Figure 2. Self-evaluation of the respondents' eHealth skills in relation to their time spent using eHealth technologies in response to the statement: "I evaluate my eHealth skills (eg, working with clinical decision support systems, remote patient monitoring systems, artificial intelligence, applications in radiology) as...".
View this figure
Figure 3. Self-evaluation in response to "Regarding the statement 'I would like eHealth to be more implemented in the medical curriculum,' do you...?".
View this figure
Figure 4. Overview of eHealth-related topics provided by the respondents’ faculty (ie, response to the question: "What eHealth-related topics does your faculty provide courses on?).
View this figure

Qualitative Results

Defining eHealth

Regarding the task “Please define eHealth in your own words,” 30.3% (137/451) did not give a definition and 1.5% (7/451) admitted not knowing how to define the term eHealth. The resulting 68.1% (307/451) provided definitions that were coded and categorized using a grounded theory approach. Of these, 41.7% (128/307) provided a definition coded as Usage of technologies in health (Figure 5, Multimedia Appendix 2). The specifications were related to the purpose of technology application in health: (1) delivery of health, (2) monitoring and documentation of health, (3) communication (between health care professionals as well as between doctors and patients), and (4) public health (eg, health promotion, patient-centered health care); 18.9% (58/307) of the definitions fell into the category Health care services for patients and health care professionals where eHealth was seen either as a complement to doctors or as a replacement for them (eg, image recognition, clinical decision support systems); 15.6% (48/307) provided definitions of eHealth assigned the code Technologies affecting the health care sector, naming examples of software, hardware, internet tools, and health apps. The last category, eHealth as a Field of medicine putting digital technologies into practice and research accounted for 7.1% (22/307). The remaining 16.6% (51/307) could not be allocated to any of the preceding categories and fell under the category Other.

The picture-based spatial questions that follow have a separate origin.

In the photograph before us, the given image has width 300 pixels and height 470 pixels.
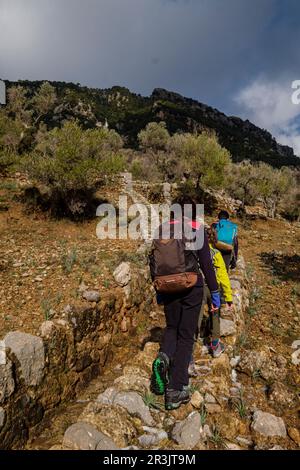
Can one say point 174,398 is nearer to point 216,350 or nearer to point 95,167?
point 216,350

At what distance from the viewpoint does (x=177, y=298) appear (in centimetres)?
375

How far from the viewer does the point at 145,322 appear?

Figure 5. Responses to the statement: "Please define eHealth in your own words." The percentages are in relation to the number of definitions given.
View this figure
Reasoning For and Against eHealth in Medical Education

The task “Regarding the statement ‘I would like eHealth to be more implemented in the medical curriculum,’ do you strongly agree, agree, undecided, disagree, strongly disagree? Why?” resulted in a total amount of 151 qualitative answers (151/451, 33.5%). The majority of all respondents (383/451, 84.9%) wished for a stronger implementation of eHealth into the medical curriculum. The reasons provided were that it would prepare them for their future work environment and that learning about eHealth in medical school would be part of keeping the curriculum up-to-date with the latest developments in medicine.

Medicine is a science that should always follow and walk hand by hand with the progress in other resources. Medical school should adapt those changes and provide the best knowledge to the upcoming physicians.
[survey response]

Furthermore, medical students justified their wish for personal benefits such as digital health literacy as a job qualification and to maintain physicians’ responsibilities and power within the hospital environment and society.

...doctors have to be in charge not IT companies, doctors have to fight for their interest; this is only possible if we have the knowledge and skills...
[survey response]

Respondents stated that the implementation of eHealth into medical education could decrease the students’ doubts about eHealth technologies. Education on eHealth would drive its effective implementation into health care systems and innovation processes in health. Respondents who were undecided said this was because of a lack of capacities due to an already high workload in medical studies. Some felt that both the quality of education and the resources at their university were not sufficient to sustain the implementation of digital health into the curriculum. Among the reasons for respondents disagreeing were arguments that eHealth topics were already implemented in their curriculum or that digital health literacy should have already been taught in earlier education.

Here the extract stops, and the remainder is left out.